Financial support: This study was supported by funding from the Intramural Research Program of the National Cancer Institute at the National Institutes of Health. The content of this publication does not necessarily reflect the views or policies of the Department of Health and Human Services, nor does mention of trade names, commercial products, or organizations implying endorsement by the US Government.

Potential competing interests: None to report.

Patient consent: Written informed consent was obtained from all participants.

Data availability: Data are available upon reasonable request. The microbiome sequencing and corresponding metadata that support the findings of this study are openly available in the National Center for Biotechnology (NCBI) Sequence Read Archive (http://www.ncbi.nlm.nih.gov/bioproject/PRJNA810087; bioproject ID PRJNA810087).
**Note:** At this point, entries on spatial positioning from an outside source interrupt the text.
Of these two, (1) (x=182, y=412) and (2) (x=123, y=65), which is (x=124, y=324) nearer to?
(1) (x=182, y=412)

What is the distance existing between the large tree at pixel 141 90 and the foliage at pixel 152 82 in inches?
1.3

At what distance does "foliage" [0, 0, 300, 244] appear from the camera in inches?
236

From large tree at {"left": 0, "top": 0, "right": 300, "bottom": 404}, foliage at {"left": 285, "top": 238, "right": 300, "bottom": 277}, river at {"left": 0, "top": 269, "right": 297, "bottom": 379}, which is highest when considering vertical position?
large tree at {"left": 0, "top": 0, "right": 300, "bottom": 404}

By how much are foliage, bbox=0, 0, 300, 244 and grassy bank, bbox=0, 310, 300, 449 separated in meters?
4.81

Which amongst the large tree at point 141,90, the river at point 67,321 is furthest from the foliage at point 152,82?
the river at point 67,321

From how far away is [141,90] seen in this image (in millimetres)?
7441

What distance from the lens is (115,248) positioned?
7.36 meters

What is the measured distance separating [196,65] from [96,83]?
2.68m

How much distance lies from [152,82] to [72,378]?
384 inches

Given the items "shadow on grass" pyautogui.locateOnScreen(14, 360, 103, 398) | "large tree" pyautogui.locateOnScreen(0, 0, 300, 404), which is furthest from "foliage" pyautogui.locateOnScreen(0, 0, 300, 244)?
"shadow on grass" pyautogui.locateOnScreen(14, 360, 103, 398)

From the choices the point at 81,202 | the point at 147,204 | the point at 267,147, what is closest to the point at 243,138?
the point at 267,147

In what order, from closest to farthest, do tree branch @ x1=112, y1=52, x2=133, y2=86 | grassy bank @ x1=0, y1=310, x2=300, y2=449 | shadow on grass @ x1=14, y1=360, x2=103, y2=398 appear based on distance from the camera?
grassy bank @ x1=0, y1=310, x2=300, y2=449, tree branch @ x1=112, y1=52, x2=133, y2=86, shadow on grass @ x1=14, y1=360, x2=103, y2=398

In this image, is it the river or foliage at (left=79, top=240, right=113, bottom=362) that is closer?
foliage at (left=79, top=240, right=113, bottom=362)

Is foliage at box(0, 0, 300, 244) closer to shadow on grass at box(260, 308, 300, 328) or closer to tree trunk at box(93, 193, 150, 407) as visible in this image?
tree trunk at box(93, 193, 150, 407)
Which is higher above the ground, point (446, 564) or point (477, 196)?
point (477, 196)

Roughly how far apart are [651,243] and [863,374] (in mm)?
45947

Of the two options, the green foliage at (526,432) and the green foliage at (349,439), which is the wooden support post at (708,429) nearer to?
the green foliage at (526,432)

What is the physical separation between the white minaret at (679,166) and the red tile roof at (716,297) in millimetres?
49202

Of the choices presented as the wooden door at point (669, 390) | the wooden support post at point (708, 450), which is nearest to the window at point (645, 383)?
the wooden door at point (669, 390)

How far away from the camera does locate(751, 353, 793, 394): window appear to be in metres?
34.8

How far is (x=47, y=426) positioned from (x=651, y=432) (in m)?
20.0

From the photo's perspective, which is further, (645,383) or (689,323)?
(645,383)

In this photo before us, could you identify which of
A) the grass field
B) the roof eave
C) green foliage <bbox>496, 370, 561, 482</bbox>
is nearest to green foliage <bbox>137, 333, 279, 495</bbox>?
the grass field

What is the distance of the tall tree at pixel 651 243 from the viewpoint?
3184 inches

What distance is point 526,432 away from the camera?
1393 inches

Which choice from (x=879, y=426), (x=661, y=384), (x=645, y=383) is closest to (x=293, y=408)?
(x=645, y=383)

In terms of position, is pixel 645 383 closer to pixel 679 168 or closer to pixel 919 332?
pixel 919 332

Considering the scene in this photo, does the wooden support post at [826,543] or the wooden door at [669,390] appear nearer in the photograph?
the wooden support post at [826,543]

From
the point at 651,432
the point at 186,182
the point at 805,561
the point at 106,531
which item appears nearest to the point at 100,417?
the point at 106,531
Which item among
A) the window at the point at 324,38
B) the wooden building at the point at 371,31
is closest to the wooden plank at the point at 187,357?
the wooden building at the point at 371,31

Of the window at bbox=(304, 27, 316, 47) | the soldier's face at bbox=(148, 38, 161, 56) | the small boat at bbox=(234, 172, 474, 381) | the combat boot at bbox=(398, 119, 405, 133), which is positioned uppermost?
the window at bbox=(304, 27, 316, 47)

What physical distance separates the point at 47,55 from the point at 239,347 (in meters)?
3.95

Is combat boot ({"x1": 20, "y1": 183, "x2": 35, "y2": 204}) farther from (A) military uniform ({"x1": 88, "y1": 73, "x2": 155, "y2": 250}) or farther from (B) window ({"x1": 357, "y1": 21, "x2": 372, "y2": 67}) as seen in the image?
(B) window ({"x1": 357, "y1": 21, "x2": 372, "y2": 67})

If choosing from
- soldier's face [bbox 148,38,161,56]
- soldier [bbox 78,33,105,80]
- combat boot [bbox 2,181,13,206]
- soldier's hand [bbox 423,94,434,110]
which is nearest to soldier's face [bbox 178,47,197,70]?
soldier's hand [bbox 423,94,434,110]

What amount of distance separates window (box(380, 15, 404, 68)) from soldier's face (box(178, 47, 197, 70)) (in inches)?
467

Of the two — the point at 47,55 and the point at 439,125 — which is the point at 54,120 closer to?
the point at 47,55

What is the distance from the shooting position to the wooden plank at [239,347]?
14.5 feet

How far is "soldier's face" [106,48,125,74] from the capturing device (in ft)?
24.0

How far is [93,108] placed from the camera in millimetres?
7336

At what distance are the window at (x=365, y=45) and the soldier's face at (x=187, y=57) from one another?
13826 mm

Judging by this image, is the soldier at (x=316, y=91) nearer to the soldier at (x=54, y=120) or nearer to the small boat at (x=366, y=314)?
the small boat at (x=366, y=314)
This analysis was not preregistered in an independent, institutional registry.

Study Highlights.

WHAT IS KNOWN

• ✓ Circulating bile acids (BAs) have been associated with higher risk of colorectal cancer.

• ✓ Few human studies have investigated interrelations of diet, BA concentrations, and colorectal adenoma recurrence.

WHAT IS NEW HERE

• ✓ BA concentrations at baseline were strongly, positively associated with adenoma recurrence.

• ✓ Although a high-fiber, high-fruit and vegetable, and low-fat diet was not associated with circulating BAs, pretrial fiber intake was inversely associated with total baseline BA concentrations.

• ✓ BAs may be a potentially intervenable biomarker for colorectal neoplasms.

• ✓ Additional prospective studies are needed to better elucidate interrelationships among diet, BAs, and colorectal neoplasia.